== Record set ==
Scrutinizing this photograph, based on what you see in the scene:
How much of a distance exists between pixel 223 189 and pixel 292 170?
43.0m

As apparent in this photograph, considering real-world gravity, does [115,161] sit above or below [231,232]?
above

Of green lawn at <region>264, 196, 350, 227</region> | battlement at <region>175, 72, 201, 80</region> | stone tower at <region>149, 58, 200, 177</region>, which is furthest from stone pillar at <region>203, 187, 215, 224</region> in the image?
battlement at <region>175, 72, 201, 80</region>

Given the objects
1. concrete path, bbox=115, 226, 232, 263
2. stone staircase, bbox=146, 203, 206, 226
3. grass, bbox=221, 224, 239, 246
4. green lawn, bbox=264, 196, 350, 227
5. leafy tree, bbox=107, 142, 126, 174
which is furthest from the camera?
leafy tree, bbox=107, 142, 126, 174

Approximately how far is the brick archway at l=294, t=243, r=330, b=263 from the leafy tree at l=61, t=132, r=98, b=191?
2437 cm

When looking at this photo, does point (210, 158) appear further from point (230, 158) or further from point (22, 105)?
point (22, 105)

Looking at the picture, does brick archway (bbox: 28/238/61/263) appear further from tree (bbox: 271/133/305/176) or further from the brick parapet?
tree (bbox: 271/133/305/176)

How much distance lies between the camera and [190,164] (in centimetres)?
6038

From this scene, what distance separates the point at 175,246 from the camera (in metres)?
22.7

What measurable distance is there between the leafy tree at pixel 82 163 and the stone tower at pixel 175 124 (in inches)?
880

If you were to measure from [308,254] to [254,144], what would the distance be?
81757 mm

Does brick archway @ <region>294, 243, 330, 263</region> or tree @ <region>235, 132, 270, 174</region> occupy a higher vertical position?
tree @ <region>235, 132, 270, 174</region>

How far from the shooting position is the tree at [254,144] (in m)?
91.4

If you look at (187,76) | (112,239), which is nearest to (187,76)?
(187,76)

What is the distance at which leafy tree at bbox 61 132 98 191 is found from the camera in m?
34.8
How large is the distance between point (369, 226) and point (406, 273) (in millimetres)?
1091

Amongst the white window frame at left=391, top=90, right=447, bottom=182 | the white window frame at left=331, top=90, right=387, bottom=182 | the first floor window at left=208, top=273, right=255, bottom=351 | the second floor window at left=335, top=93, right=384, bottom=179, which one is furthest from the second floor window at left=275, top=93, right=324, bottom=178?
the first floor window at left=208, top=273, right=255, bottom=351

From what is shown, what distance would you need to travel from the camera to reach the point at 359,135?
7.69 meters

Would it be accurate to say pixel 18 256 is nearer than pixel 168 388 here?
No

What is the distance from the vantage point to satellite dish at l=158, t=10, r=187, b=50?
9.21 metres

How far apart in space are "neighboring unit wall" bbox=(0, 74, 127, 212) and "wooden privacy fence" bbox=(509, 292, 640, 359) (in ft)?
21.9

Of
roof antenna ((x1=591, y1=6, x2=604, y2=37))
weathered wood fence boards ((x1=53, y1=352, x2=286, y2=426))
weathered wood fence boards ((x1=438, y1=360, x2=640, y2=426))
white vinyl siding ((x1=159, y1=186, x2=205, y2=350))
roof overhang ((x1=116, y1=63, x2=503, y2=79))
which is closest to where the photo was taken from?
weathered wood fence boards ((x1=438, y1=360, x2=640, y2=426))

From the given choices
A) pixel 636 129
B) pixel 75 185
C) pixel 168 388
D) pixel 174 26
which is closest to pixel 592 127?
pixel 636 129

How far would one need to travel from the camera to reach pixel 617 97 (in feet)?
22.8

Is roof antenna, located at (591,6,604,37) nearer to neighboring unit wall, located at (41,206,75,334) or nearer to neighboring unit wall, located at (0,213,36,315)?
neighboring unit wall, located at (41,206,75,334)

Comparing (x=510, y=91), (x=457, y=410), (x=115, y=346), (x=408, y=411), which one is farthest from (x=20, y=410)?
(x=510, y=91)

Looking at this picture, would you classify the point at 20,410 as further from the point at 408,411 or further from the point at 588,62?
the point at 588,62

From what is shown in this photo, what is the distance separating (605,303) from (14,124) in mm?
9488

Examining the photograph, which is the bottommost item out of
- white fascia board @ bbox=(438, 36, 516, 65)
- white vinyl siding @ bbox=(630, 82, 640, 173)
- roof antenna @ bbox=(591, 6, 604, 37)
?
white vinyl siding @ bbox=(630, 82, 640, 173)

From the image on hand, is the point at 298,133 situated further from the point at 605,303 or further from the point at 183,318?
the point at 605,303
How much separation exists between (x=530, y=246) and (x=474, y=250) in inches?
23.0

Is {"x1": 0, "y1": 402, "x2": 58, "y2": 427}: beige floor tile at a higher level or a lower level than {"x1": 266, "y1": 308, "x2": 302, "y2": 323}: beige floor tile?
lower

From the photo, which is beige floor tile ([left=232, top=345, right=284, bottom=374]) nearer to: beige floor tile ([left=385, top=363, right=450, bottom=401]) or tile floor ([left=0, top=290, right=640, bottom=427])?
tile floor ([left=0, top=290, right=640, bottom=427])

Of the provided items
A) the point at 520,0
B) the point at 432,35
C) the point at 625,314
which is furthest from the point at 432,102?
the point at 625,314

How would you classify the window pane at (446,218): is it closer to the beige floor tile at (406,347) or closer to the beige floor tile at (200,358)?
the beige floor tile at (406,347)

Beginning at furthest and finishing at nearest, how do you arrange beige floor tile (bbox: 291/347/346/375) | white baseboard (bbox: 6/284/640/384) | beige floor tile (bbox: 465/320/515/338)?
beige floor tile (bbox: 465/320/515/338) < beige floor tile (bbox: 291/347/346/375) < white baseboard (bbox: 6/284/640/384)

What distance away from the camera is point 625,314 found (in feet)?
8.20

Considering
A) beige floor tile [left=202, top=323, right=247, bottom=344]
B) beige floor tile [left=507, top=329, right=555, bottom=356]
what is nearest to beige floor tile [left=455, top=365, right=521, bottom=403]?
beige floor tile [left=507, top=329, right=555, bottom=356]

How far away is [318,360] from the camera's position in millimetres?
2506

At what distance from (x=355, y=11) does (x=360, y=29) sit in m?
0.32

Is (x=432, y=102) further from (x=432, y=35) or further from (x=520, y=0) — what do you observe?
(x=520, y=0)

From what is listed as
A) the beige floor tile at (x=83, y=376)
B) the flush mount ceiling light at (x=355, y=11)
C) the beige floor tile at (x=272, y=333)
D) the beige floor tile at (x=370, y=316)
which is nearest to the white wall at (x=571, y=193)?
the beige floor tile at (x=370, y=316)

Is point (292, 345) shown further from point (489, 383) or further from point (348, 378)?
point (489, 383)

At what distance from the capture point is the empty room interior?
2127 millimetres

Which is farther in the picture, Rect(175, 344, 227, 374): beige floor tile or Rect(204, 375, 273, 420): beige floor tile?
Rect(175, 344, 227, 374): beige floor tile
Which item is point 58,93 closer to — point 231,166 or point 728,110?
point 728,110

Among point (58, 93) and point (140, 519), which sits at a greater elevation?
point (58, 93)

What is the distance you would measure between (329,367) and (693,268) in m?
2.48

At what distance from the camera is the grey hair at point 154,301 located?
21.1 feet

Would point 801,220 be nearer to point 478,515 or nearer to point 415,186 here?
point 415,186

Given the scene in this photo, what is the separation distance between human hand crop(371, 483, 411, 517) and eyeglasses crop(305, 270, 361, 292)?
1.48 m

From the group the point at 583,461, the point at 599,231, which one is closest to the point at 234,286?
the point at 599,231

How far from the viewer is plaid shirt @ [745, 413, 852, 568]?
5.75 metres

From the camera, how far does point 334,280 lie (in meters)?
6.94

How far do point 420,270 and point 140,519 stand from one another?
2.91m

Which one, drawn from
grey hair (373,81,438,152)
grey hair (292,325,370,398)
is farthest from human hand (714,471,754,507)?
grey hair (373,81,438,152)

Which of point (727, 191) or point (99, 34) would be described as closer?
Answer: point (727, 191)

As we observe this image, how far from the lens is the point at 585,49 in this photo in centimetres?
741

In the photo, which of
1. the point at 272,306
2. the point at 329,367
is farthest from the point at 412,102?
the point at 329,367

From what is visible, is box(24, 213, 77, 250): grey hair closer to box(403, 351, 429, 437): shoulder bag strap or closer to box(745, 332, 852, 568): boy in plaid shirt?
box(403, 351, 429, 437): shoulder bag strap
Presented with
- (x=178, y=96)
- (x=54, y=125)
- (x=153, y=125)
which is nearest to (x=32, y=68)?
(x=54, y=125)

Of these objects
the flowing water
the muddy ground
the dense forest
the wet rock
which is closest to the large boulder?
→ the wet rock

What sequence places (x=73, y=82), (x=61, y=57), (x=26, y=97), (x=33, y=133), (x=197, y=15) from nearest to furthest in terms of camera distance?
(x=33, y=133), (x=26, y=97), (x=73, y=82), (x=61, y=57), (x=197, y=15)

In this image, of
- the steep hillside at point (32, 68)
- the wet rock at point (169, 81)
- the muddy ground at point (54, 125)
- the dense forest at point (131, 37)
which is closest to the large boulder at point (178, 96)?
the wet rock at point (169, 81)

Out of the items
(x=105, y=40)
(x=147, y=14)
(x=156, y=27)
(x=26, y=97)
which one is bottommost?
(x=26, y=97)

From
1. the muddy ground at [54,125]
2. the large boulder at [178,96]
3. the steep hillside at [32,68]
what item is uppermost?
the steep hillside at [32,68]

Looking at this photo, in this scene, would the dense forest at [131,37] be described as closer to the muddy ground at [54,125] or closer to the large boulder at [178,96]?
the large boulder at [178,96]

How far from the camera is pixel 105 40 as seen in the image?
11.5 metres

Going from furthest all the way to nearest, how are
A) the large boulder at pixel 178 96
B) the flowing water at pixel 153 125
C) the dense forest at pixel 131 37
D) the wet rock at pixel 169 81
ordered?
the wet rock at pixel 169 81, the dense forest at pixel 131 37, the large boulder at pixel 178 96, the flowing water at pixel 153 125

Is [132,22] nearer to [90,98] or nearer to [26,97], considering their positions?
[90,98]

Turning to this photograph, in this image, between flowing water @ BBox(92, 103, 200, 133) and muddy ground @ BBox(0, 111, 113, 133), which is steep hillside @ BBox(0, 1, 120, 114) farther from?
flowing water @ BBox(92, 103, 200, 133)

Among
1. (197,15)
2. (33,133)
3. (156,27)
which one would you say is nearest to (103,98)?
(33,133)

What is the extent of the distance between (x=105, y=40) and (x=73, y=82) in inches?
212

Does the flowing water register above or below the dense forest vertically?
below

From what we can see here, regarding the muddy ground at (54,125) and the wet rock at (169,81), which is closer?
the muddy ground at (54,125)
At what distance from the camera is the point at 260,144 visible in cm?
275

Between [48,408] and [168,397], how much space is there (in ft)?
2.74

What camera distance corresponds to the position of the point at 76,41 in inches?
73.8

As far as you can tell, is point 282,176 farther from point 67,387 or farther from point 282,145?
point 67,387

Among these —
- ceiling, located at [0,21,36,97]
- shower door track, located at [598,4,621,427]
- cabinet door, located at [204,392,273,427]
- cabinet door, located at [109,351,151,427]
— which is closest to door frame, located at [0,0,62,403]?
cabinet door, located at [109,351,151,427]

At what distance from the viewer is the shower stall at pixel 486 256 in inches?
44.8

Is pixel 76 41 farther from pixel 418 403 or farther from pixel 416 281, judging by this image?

== Set problem ==
Can you recast the listing, from the line with "What distance away" to the line with "5.75 metres", both included, as a Markdown table with the columns Row and Line? Leave out blank lines.

== Solution to this exercise ==
| Row | Line |
|---|---|
| 1 | What distance away from the camera is point 625,314 found (in feet)? |
| 2 | 8.20 |
| 3 | Considering |
| 4 | A) beige floor tile [left=202, top=323, right=247, bottom=344] |
| 5 | B) beige floor tile [left=507, top=329, right=555, bottom=356] |
| 6 | what is nearest to beige floor tile [left=455, top=365, right=521, bottom=403]? |
| 7 | beige floor tile [left=507, top=329, right=555, bottom=356] |
| 8 | How far away is [318,360] from the camera's position in millimetres? |
| 9 | 2506 |
| 10 | At what distance from (x=355, y=11) does (x=360, y=29) sit in m? |
| 11 | 0.32 |
| 12 | Is (x=432, y=102) further from (x=432, y=35) or further from (x=520, y=0) — what do you observe? |
| 13 | (x=520, y=0) |
| 14 | From what is listed as |
| 15 | A) the beige floor tile at (x=83, y=376) |
| 16 | B) the flush mount ceiling light at (x=355, y=11) |
| 17 | C) the beige floor tile at (x=272, y=333) |
| 18 | D) the beige floor tile at (x=370, y=316) |
| 19 | which is nearest to the white wall at (x=571, y=193)? |
| 20 | the beige floor tile at (x=370, y=316) |
| 21 | Is point (292, 345) shown further from point (489, 383) or further from point (348, 378)? |
| 22 | point (489, 383) |
| 23 | At what distance from the capture point is the empty room interior? |
| 24 | 2127 millimetres |
| 25 | Which is farther in the picture, Rect(175, 344, 227, 374): beige floor tile or Rect(204, 375, 273, 420): beige floor tile? |
| 26 | Rect(175, 344, 227, 374): beige floor tile |
| 27 | Which item is point 58,93 closer to — point 231,166 or point 728,110? |
| 28 | point 728,110 |
| 29 | Among point (58, 93) and point (140, 519), which sits at a greater elevation? |
| 30 | point (58, 93) |
| 31 | What is the distance you would measure between (329,367) and (693,268) in m? |
| 32 | 2.48 |
| 33 | At what distance from the camera is the grey hair at point 154,301 located? |
| 34 | 21.1 feet |
| 35 | Would point 801,220 be nearer to point 478,515 or nearer to point 415,186 here? |
| 36 | point 415,186 |
| 37 | Given the scene in this photo, what is the separation distance between human hand crop(371, 483, 411, 517) and eyeglasses crop(305, 270, 361, 292)? |
| 38 | 1.48 m |
| 39 | From the group the point at 583,461, the point at 599,231, which one is closest to the point at 234,286? |
| 40 | the point at 599,231 |
| 41 | How far from the viewer is plaid shirt @ [745, 413, 852, 568]? |
| 42 | 5.75 metres |